Both Dad and Mom wanted what was best for me, and they both thought they knew what best was: they wanted me to play it safe — learn a trade or get a degree and spend the next 40 years working nine to five for someone else. I saw that as a sentence, one that would end up with me, at age 65, regretting that I’d never even tried, disgusted with myself that I’d given up my dream, sans the pipe, for what my parents had wanted for me.

“I’m going to college, and I’ll get a degree” I said, “but I want to play baseball.”

“But Major League Baseball —”

“Is for a lucky few,” I finished for him. We’d had this discussion before. “Well who’s to say I won’t be among those lucky few? Guys get paid millions for hitting a mere .250. A few seeing-eye ground balls and bloop singles here and there over the course of a season spell the difference between mediocrity and superstardom. I’ve got some talent, Dad, and I’m hard-working. I can hit a curve ball and if I can learn to lay off the high inside fastball I’ll be able to work a count. I’ve a pretty good glove, too. After my playing days are over maybe I’ll end up managing, or in a booth doing color.

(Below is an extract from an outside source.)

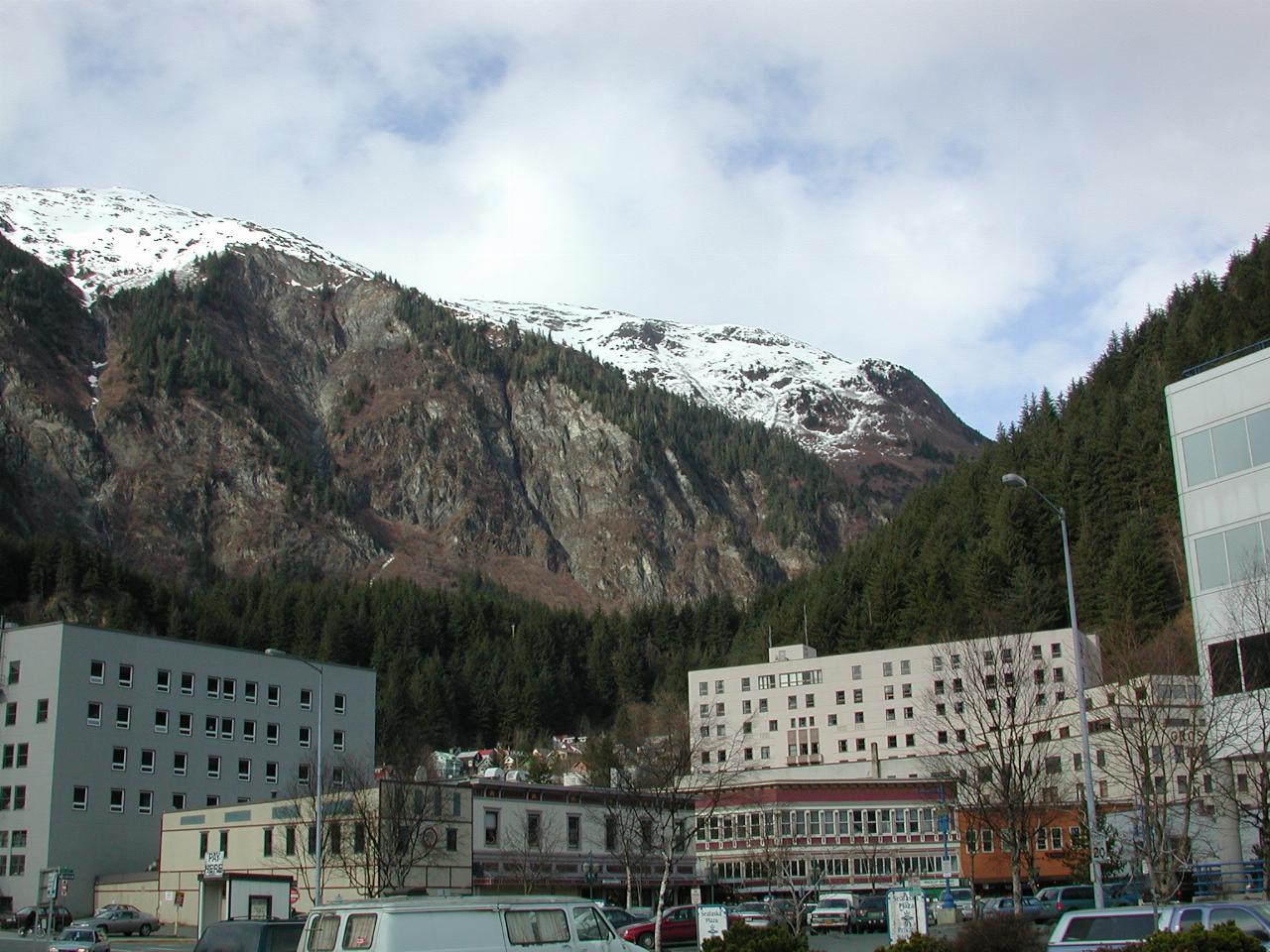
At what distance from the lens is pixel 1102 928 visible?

If I don’t make it, well, then I’ll have my degree to fall back on.”



Dad said nothing more, not then and not after I’d made it to the show; he died the year before I was drafted. Maybe that was as much the reason I continued to play well into the twilight of my career.

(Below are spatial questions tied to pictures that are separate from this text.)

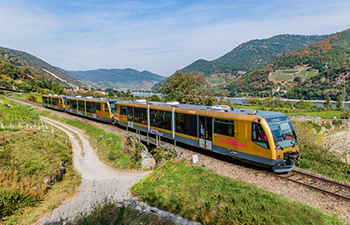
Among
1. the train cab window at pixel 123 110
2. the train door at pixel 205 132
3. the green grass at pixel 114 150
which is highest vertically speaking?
the train cab window at pixel 123 110

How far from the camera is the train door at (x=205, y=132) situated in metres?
13.4

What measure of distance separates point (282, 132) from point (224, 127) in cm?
303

Baseball is a humbling game. Trust me, I know. I was drafted… well let’s just say I wasn’t taken early. I spent a year in the Minors; played solid defense at first base and hit well enough, for average and with above average power, to earn a good look the following year at spring training. I was fortunate that I had a good pre-season, so the team took me north. I worked my ass off to stay in the Majors. I might not have Hall of Fame numbers, but I’ve rarely been cheated at the plate; sure I’ve had my share of oh-fers, but I’ve accumulated some three- and four-for-fours along the way, too, and a Gold Glove to boot. I haven’t won a World Series (this might be the year although it’s still only June) and have been voted an All Star only twice, but I’m proud of my career. I’ve played the game the way it was meant to be played, with adolescent joy. I’ve put up numbers good enough to have played my entire career for the same team and I’m thankful each and every day I take the field, which isn’t as often as it once was.

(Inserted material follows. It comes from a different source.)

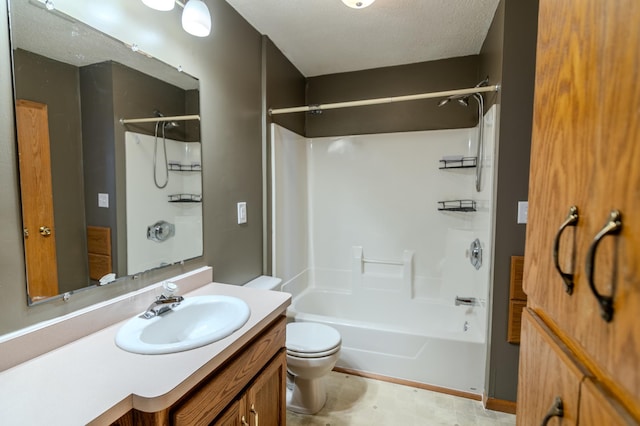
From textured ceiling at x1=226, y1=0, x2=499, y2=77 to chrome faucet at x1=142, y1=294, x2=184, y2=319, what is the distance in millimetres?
1708

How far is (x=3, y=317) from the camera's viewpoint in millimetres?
857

Maybe I should’ve gotten out of the game a couple of years ago, but thanks to the designated hitter rule — a rule I despised when I broke into the game and still loathe for the sake of the game (call me a purist) — I’m still playing, at age 40, this kid’s game that I love so much. I learned long ago not to pay too much attention to what the press writes or says about me, for good or bad, or to listen when the fans boo me — they’re the same ones who’ll cheer me tomorrow. This game, as much mental as it is physical, is filled with ups and downs, and I’m hard enough on myself without trying to please the press or the gate — and I think that has helped my longevity as much as anything.
I didn’t say any of this to the kid reporter who sat looking at me wide-eyed. I sighed, stood up and took a few steps toward the showers, and then I turned back; the kid was still looking at me, still hoping for a story. Sportswriters, I thought wryly. I tossed him, underhand, the bar of soap. He reached for it — it glanced off the heel of his hand and landed on the floor, bouncing once. He sat and I stood, each of us looking at the other. After a long uncomfortable moment, for him at least, he picked up the bar of soap and lobbed it back at me. I snatched it out of midair, rolled my eyes, and headed for the showers.